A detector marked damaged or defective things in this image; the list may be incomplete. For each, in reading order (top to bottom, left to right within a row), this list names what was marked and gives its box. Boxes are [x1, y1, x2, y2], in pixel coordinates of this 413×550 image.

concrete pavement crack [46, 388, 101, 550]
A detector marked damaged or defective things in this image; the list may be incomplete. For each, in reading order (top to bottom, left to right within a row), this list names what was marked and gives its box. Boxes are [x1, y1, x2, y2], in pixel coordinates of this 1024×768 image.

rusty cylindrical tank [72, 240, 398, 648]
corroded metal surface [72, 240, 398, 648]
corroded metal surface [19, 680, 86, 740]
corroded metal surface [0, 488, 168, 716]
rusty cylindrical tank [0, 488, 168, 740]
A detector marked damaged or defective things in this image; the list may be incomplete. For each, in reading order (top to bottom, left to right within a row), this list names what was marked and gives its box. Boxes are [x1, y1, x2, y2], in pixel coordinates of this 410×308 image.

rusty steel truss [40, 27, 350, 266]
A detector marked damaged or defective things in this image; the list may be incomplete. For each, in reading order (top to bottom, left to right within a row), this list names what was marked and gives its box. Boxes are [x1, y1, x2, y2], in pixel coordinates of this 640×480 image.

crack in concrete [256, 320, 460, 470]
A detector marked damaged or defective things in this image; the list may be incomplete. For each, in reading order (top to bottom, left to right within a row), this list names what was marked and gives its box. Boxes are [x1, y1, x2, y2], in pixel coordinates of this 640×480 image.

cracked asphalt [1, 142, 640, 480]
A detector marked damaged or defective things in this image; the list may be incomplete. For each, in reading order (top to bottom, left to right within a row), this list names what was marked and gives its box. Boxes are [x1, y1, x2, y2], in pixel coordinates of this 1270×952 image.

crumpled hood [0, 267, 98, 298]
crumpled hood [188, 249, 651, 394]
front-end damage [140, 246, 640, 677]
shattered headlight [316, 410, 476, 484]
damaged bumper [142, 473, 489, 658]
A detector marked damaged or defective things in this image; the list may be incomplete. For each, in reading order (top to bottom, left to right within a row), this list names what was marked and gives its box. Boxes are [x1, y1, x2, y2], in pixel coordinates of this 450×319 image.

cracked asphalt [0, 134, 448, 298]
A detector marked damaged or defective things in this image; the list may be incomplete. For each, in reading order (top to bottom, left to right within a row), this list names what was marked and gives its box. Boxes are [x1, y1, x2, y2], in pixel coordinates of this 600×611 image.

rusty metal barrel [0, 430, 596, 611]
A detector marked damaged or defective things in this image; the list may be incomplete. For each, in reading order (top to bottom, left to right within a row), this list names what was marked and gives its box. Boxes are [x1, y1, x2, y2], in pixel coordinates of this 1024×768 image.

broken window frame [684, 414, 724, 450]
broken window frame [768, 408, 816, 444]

> Exercise brief
Set down the material exactly, keeping every line.

> Result of the task
A detector marked damaged or defective things in this image; the list may be incomplete. For each, in reading order (top to bottom, left to right within a row), this list names what was marked and gives its box. Boxes are [x1, y1, x2, y2], in pixel coordinates of this 413×550 image.

concrete pavement crack [46, 388, 101, 550]
A detector marked damaged or defective things in this image; the list may be incomplete. For each, in reading order (top to bottom, left to right within a row), this list names what was marked and gives its box. Boxes are [x1, y1, x2, y2], in pixel coordinates of this 1024×768 image.

rusty cylindrical tank [72, 240, 398, 648]
corroded metal surface [72, 240, 398, 648]
corroded metal surface [19, 680, 86, 740]
corroded metal surface [0, 488, 168, 716]
rusty cylindrical tank [0, 488, 168, 740]
A detector marked damaged or defective things in this image; the list may be incomplete. For each, in reading order (top to bottom, left to right within a row), this list names what was marked and gives its box. Boxes are [x1, y1, x2, y2], in pixel coordinates of this 410×308 image.

rusty steel truss [40, 27, 350, 266]
A detector marked damaged or defective things in this image; the list may be incomplete. For each, in reading order (top to bottom, left to right within a row), this list names what was marked and gives its box. Boxes are [x1, y1, x2, y2], in pixel coordinates of this 640×480 image.

crack in concrete [256, 320, 460, 470]
A detector marked damaged or defective things in this image; the list may be incomplete. For each, in reading order (top to bottom, left to right within a row), this list names what was marked and gives its box. Boxes are [x1, y1, x2, y2], in pixel coordinates of this 640×480 image.

cracked asphalt [1, 142, 640, 480]
A detector marked damaged or defective things in this image; the list may be incomplete. For each, in reading order (top to bottom, left to right within a row), this list names what was marked and gives its box. Boxes are [x1, y1, x2, y2], in pixel coordinates of this 1270×952 image.

crumpled hood [0, 267, 98, 298]
crumpled hood [188, 249, 651, 394]
front-end damage [140, 246, 640, 677]
shattered headlight [316, 410, 476, 484]
damaged bumper [142, 473, 489, 658]
A detector marked damaged or defective things in this image; the list may be incomplete. For each, in reading order (top to bottom, left to right within a row), this list names what was marked and gives its box. Boxes are [x1, y1, x2, y2], in pixel coordinates of this 450×319 image.

cracked asphalt [0, 134, 448, 298]
A detector marked damaged or defective things in this image; the list may be incomplete. For each, in reading order (top to bottom, left to right within a row), this list names what was marked and gives its box. Boxes are [x1, y1, x2, y2], in pixel coordinates of this 600×611 image.

rusty metal barrel [0, 430, 596, 611]
A detector marked damaged or defective things in this image; the list may be incomplete. For each, in reading order (top to bottom, left to right within a row), this list names what was marked and gives its box. Boxes are [x1, y1, x2, y2], in pixel coordinates of this 1024×768 image.

broken window frame [684, 414, 724, 450]
broken window frame [768, 408, 816, 444]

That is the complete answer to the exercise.